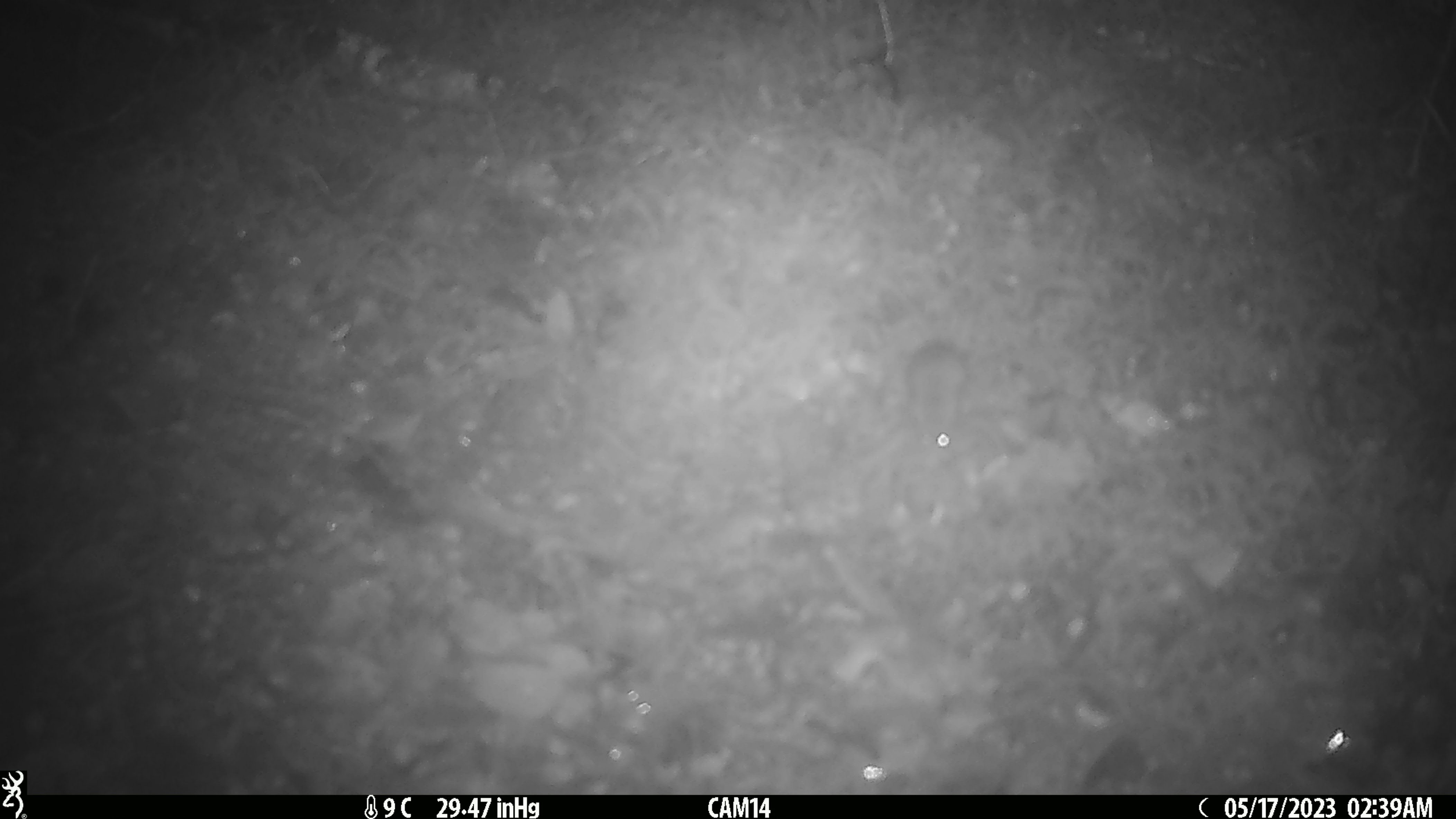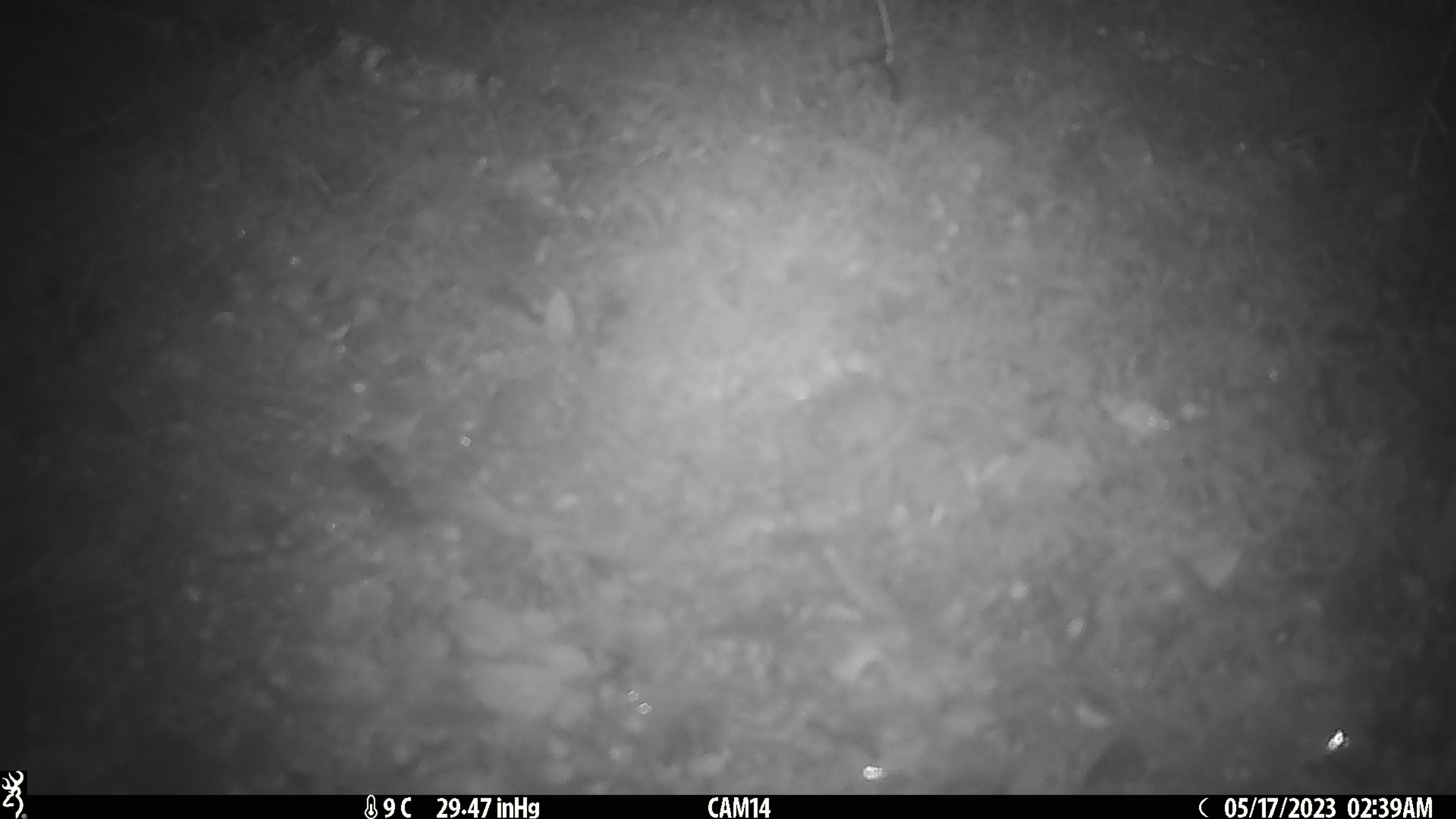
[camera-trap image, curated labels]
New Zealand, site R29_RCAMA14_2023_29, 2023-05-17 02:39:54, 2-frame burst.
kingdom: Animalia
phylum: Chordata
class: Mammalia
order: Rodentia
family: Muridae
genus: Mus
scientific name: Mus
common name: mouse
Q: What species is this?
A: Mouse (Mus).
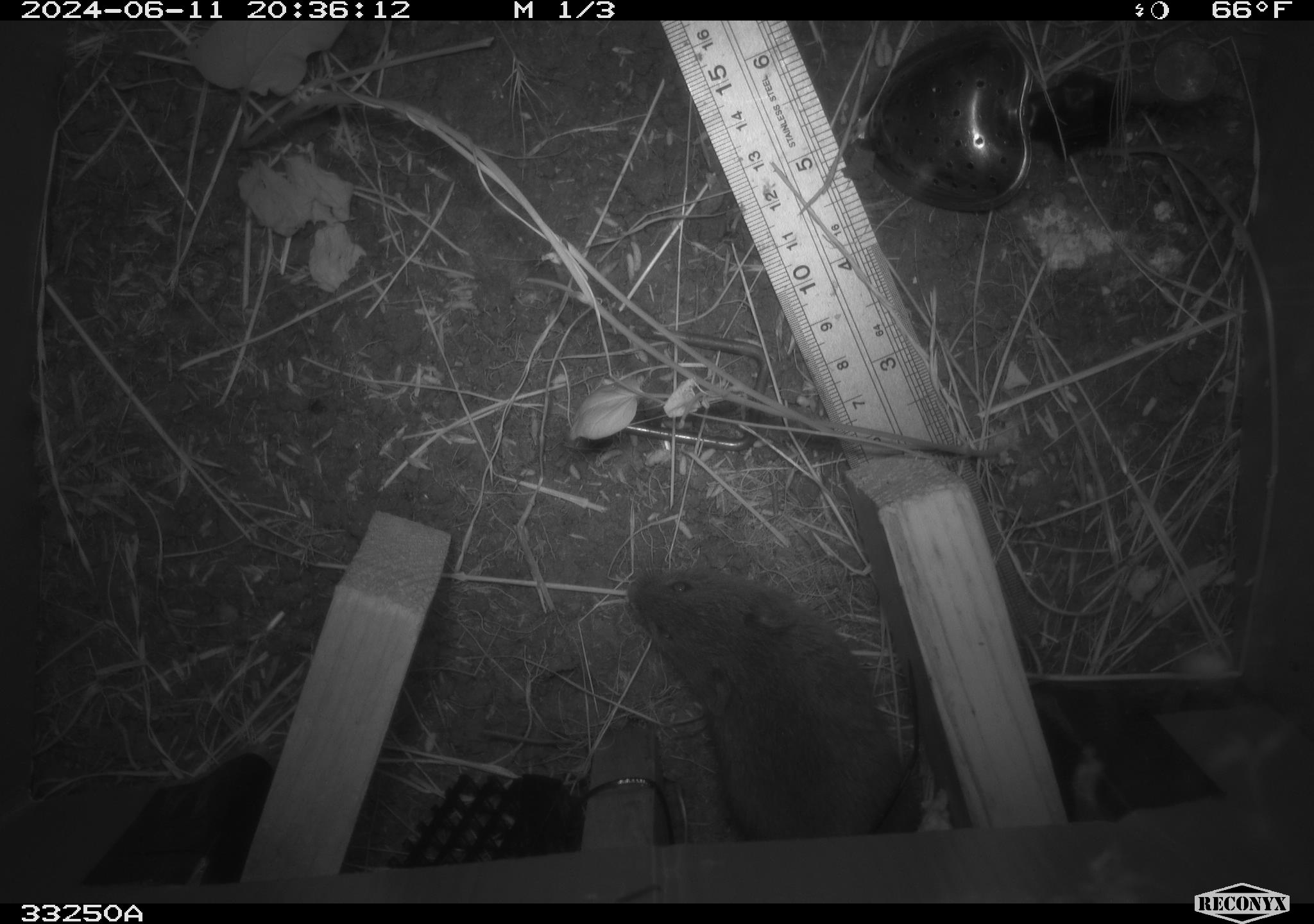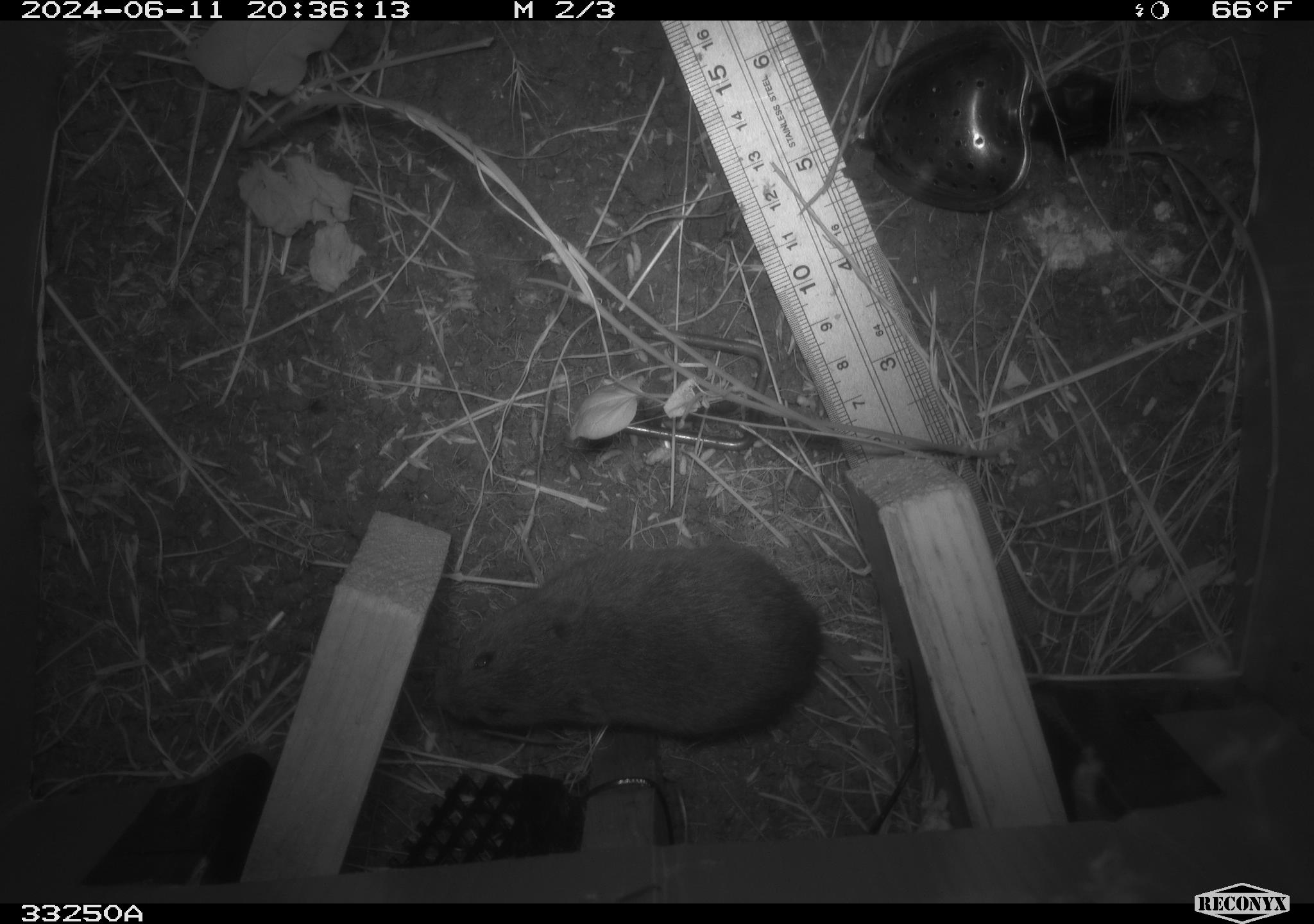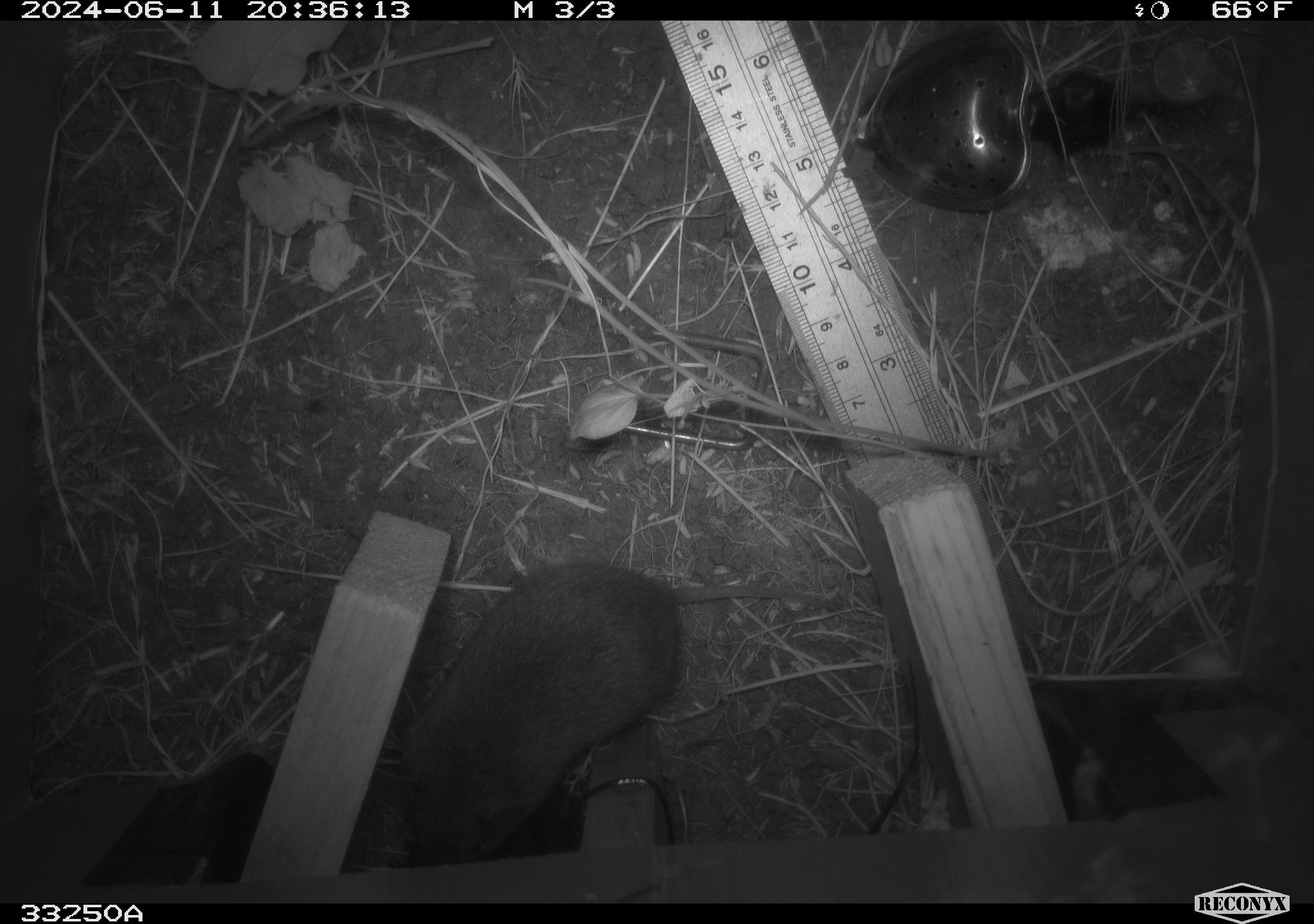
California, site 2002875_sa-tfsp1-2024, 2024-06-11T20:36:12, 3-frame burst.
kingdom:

...

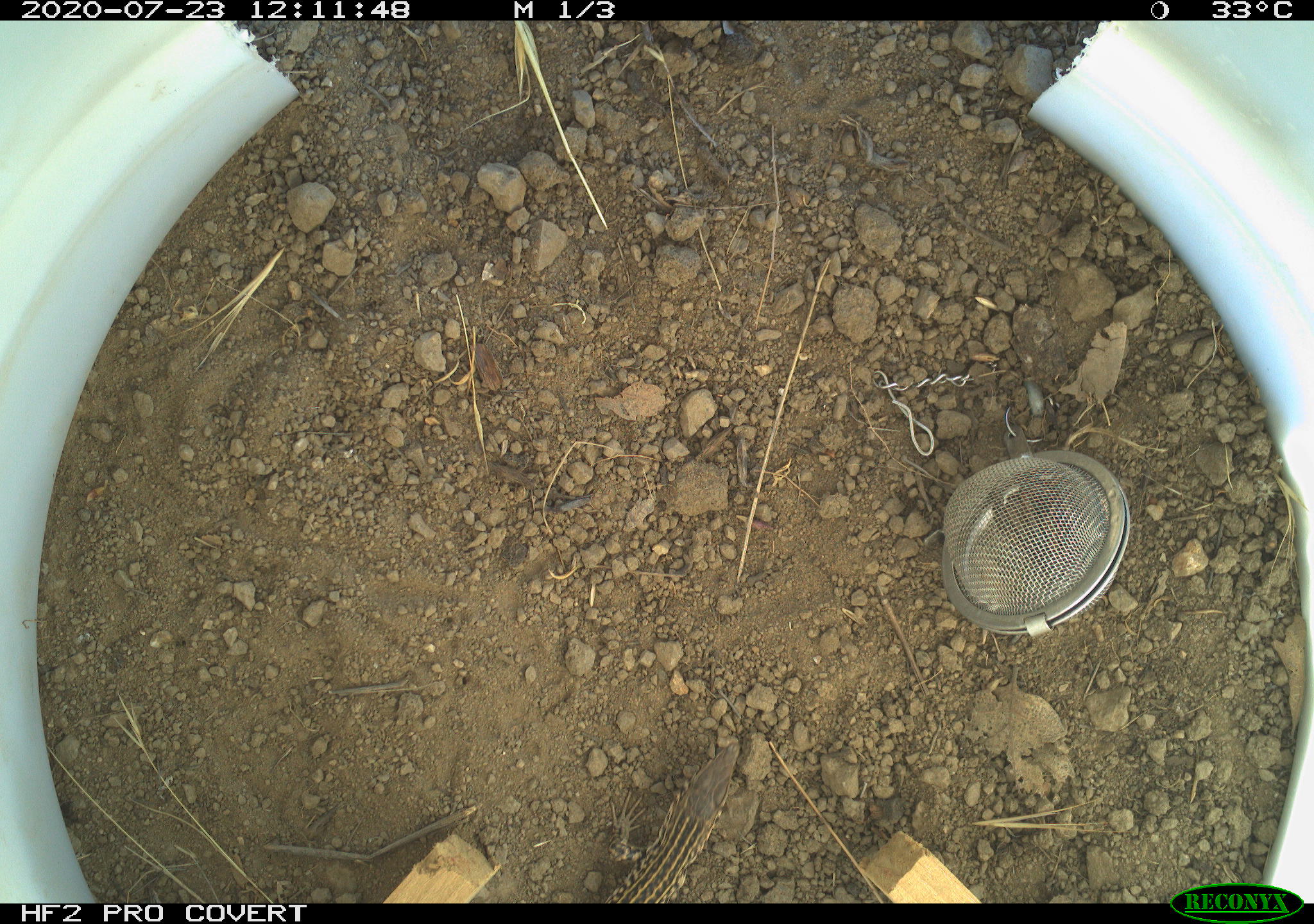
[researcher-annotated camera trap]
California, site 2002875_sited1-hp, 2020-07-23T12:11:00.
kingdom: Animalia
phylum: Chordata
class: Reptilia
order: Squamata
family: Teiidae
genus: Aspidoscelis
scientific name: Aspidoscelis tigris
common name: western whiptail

• **Exercise aim**:
Of the lines above, retype only those from the line containing "[camera-trap image, curated labels]" through the line containing "A: Mouse (Mus).", including both, exactly.

• **Output for this exercise**:
[camera-trap image, curated labels]
New Zealand, site R29_RCAMA14_2023_29, 2023-05-17 02:39:54, 2-frame burst.
kingdom: Animalia
phylum: Chordata
class: Mammalia
order: Rodentia
family: Muridae
genus: Mus
scientific name: Mus
common name: mouse
Q: What species is this?
A: Mouse (Mus).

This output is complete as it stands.